Extract:

▼▼▼

Review by Max S.
Silent Valley: Mystery Mansion HD is a video game. A point-and-click adventure game, to be precise. And that’s about all there is to say about it. It’s a video game that I installed on my iPad and played for a few minutes and didn’t dislike. Then I stopped playing it and forgot about it until I sat down to write this, at which point I decided I should play more so this review would be longer than a paragraph.
Let me start again. Silent Valley: Mystery Mansion HD is a video game in which you play as a newly married woman who receives an invitation to the eponymous mansion as a wedding gift. The opening “cutscene” (a series of still images supplanted by text) is perhaps the most enjoyable part of the game, as it offers Silent Valley’s best features—silly storytelling and unintentionally funny internal monologue—and isn’t bogged down by its bland point-and-click adventuring. After you and your husband arrive at the creepy cabin (despite the title, it’s really more of a cabin), the equally creepy landlady beckons your husband to enter first, without you.

▲▲▲

(Data drawn from a collection)

▼▼▼

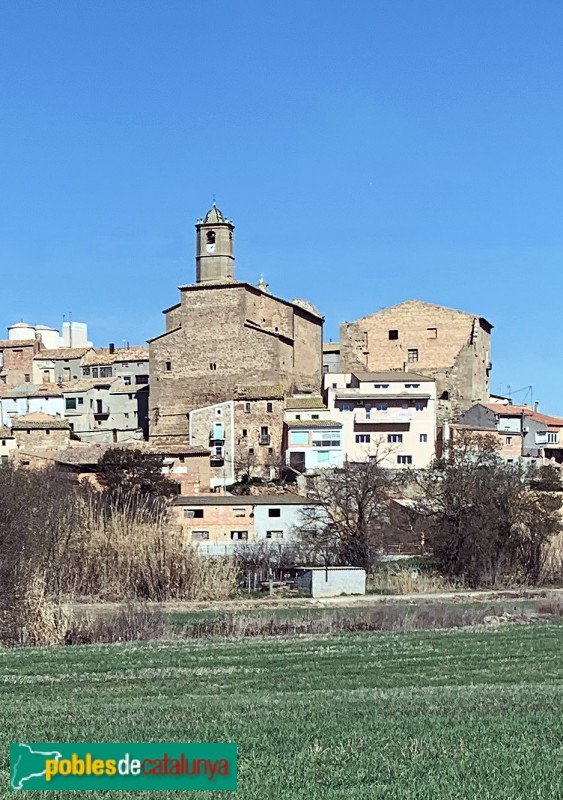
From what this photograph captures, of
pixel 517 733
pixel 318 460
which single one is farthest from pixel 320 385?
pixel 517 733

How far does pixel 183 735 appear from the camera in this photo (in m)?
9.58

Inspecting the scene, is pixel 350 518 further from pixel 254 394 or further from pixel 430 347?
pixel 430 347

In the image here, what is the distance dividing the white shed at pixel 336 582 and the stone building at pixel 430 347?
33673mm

▲▲▲
▼▼▼

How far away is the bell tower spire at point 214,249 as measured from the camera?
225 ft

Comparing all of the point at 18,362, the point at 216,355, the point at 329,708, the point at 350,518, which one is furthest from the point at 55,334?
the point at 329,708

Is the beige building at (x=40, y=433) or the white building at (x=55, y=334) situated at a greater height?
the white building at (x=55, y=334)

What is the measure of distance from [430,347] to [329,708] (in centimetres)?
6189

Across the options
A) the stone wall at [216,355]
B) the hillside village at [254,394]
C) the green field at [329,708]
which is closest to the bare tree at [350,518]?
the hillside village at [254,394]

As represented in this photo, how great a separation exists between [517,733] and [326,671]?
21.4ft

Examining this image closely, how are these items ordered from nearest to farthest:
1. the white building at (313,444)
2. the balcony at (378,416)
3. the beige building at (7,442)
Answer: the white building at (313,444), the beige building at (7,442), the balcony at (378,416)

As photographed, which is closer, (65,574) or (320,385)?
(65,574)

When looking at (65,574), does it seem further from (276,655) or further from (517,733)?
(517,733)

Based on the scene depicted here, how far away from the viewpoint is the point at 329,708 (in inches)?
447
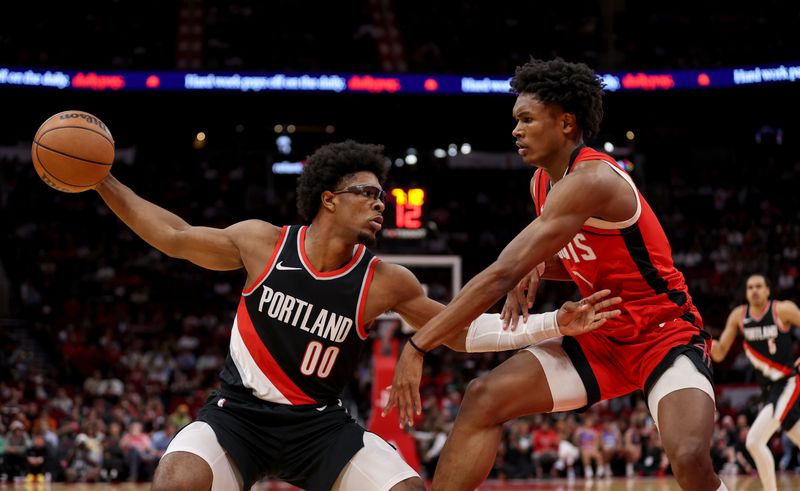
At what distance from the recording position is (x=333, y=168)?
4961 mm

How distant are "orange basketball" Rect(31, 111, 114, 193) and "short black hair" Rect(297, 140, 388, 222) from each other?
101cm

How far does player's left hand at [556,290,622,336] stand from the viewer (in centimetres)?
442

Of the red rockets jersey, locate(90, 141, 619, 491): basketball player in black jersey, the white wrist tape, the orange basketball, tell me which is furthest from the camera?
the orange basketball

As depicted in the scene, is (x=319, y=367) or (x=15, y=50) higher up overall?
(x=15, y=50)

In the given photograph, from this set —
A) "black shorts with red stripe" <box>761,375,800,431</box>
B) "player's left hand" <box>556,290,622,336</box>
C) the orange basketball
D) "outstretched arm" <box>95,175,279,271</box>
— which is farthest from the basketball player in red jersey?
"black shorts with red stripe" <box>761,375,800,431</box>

▲▲▲
▼▼▼

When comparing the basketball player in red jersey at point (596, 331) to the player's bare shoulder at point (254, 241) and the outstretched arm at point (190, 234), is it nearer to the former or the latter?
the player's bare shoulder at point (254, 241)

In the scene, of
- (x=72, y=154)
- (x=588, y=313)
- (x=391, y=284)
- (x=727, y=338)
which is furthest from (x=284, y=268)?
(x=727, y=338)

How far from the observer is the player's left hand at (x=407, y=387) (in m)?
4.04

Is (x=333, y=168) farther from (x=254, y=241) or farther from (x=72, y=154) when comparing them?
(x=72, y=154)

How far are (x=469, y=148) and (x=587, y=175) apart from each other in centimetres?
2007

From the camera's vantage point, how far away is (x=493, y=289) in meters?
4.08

▲▲▲

Short exercise:
Write out the whole review of Silent Valley: Mystery Mansion HD word for word. The material has no connection to the review.

Final result:
Review by Max S.
Silent Valley: Mystery Mansion HD is a video game. A point-and-click adventure game, to be precise. And that’s about all there is to say about it. It’s a video game that I installed on my iPad and played for a few minutes and didn’t dislike. Then I stopped playing it and forgot about it until I sat down to write this, at which point I decided I should play more so this review would be longer than a paragraph.
Let me start again. Silent Valley: Mystery Mansion HD is a video game in which you play as a newly married woman who receives an invitation to the eponymous mansion as a wedding gift. The opening “cutscene” (a series of still images supplanted by text) is perhaps the most enjoyable part of the game, as it offers Silent Valley’s best features—silly storytelling and unintentionally funny internal monologue—and isn’t bogged down by its bland point-and-click adventuring. After you and your husband arrive at the creepy cabin (despite the title, it’s really more of a cabin), the equally creepy landlady beckons your husband to enter first, without you.